+++ Data extract +++

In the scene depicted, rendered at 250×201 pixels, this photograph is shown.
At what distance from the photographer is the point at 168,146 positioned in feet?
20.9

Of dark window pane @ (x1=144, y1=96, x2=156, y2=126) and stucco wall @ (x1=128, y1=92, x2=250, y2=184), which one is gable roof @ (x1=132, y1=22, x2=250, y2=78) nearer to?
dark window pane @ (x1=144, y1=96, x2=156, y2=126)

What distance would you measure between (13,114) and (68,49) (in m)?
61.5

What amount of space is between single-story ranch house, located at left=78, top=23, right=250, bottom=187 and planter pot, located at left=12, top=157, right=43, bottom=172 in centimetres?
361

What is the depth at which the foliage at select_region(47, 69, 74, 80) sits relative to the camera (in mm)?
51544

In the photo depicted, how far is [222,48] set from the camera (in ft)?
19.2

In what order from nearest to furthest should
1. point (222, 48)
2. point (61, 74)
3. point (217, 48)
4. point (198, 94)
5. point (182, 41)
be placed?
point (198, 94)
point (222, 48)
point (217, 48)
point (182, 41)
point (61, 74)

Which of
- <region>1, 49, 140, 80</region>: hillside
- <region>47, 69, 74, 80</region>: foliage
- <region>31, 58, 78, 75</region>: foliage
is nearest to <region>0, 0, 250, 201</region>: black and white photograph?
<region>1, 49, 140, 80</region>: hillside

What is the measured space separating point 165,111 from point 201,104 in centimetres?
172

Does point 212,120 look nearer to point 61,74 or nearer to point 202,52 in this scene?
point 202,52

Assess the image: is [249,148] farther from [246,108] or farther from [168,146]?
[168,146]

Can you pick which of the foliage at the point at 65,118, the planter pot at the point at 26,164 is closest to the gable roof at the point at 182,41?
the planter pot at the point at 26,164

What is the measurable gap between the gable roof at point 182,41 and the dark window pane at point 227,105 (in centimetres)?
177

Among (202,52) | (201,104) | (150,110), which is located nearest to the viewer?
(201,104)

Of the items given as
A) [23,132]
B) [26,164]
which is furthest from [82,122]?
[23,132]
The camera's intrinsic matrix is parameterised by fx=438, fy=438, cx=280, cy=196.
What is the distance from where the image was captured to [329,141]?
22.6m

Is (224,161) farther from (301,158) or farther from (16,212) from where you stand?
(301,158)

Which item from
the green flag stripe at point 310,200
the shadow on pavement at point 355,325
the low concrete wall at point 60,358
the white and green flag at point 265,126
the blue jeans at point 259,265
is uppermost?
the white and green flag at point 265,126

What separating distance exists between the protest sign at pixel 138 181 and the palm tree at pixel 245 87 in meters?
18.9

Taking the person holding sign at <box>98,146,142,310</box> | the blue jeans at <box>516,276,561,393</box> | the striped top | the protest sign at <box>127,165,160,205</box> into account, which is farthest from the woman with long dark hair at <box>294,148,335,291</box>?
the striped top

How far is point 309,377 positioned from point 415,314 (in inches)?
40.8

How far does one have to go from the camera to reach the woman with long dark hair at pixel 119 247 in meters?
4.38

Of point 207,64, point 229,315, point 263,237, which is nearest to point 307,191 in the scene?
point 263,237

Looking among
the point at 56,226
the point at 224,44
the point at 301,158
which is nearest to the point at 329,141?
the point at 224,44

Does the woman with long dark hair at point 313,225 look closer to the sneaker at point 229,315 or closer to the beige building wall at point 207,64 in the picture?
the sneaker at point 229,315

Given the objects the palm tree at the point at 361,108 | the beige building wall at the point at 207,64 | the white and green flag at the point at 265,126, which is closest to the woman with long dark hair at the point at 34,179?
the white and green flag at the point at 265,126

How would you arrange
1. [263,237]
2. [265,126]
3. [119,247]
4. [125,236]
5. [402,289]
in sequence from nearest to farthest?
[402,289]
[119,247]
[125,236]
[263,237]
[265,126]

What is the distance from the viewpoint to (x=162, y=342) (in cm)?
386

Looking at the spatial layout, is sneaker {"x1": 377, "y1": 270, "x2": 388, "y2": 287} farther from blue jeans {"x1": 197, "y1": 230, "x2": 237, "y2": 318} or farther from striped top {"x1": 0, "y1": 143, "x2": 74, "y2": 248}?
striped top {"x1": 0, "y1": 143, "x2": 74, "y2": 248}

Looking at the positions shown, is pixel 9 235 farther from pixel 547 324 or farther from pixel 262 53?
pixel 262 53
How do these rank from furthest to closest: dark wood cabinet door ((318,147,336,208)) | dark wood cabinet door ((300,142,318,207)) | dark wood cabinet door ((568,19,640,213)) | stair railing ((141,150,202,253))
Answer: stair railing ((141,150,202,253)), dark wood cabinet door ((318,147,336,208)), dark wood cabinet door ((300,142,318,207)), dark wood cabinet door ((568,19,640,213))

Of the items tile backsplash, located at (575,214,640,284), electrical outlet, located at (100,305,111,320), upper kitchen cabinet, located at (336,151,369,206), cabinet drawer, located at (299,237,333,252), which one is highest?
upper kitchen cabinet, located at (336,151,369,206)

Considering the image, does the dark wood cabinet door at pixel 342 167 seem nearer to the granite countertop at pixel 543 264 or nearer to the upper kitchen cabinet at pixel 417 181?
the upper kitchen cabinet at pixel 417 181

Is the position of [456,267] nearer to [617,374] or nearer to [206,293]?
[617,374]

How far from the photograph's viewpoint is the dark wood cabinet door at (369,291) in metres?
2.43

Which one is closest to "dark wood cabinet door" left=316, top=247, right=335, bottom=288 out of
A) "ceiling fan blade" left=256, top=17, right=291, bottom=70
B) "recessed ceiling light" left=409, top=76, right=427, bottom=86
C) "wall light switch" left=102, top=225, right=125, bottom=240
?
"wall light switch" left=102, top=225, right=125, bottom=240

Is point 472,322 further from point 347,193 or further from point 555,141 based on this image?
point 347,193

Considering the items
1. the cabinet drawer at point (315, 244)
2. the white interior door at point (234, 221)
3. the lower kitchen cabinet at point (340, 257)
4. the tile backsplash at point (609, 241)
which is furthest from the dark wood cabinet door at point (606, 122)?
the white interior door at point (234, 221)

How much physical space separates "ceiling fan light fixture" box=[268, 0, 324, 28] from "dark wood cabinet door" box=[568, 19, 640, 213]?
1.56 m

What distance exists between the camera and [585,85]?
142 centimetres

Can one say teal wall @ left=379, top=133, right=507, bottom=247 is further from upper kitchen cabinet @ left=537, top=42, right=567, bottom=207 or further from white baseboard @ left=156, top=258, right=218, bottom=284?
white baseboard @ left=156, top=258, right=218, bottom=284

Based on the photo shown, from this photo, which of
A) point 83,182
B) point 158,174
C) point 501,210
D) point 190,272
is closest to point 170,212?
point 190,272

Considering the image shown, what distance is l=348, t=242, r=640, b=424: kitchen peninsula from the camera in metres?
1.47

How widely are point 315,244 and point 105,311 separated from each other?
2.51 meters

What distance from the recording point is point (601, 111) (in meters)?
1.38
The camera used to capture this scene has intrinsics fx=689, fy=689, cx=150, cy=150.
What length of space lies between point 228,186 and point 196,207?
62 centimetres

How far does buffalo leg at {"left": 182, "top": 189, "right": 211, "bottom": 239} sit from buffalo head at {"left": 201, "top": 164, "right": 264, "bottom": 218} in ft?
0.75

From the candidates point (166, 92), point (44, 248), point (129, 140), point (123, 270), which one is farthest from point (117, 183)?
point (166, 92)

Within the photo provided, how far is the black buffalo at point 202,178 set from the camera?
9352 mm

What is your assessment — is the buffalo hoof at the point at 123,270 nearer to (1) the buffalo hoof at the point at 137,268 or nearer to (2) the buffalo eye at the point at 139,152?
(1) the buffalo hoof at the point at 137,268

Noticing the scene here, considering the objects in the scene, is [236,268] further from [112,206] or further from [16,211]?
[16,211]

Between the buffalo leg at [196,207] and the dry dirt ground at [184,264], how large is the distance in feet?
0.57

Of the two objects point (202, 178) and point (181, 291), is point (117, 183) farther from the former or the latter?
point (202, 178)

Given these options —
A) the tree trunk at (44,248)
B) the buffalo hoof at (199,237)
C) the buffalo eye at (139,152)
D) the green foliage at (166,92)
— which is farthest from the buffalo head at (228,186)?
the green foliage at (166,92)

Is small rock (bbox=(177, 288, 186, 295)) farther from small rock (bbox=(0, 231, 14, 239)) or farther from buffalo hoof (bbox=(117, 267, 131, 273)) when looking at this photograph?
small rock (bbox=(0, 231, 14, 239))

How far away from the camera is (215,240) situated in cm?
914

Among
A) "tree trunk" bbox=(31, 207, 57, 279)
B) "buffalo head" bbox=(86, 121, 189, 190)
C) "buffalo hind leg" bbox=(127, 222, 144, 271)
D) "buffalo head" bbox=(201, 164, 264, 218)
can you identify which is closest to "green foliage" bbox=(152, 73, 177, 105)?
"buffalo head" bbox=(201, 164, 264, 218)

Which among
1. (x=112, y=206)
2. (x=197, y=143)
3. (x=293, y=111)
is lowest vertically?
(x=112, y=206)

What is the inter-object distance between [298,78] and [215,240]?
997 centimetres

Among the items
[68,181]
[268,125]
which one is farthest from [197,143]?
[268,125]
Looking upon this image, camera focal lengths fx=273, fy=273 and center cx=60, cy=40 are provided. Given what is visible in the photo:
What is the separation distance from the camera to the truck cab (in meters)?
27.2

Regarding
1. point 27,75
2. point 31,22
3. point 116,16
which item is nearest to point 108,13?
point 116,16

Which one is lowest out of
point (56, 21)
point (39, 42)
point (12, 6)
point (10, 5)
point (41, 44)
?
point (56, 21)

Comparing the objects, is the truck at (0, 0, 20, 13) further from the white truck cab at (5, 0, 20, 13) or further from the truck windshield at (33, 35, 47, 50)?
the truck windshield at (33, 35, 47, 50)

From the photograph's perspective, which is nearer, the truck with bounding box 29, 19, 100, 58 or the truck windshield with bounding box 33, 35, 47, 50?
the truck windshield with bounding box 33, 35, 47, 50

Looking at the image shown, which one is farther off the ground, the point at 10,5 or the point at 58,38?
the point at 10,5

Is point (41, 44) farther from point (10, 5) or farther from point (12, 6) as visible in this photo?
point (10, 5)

+++

Exactly repeat the lines from the line that contains "What is the inter-object" to the end of the entries, both included, and leave out all other lines.

Finished answer:
What is the inter-object distance between [298,78] and [215,240]?
997 centimetres

Among the items
[68,181]
[268,125]
which one is farthest from [197,143]?
[268,125]
Looking upon this image, camera focal lengths fx=273, fy=273 and center cx=60, cy=40 are provided. Given what is visible in the photo:
What is the separation distance from the camera to the truck cab (in meters)?
27.2

Regarding
1. point 27,75
2. point 31,22
3. point 116,16
which item is nearest to point 108,13?
point 116,16

Which one is lowest out of
point (56, 21)
point (39, 42)
point (12, 6)
point (10, 5)
point (41, 44)
?
point (56, 21)

Comparing the objects, is the truck at (0, 0, 20, 13) further from the white truck cab at (5, 0, 20, 13) or further from the truck windshield at (33, 35, 47, 50)?
the truck windshield at (33, 35, 47, 50)

From the photograph's perspective, which is nearer, the truck with bounding box 29, 19, 100, 58 or the truck windshield with bounding box 33, 35, 47, 50?
the truck windshield with bounding box 33, 35, 47, 50

Looking at the image shown, which one is farther off the ground, the point at 10,5 or the point at 58,38?
the point at 10,5

Is point (41, 44) farther from point (10, 5) or farther from point (12, 6) as visible in this photo?
point (10, 5)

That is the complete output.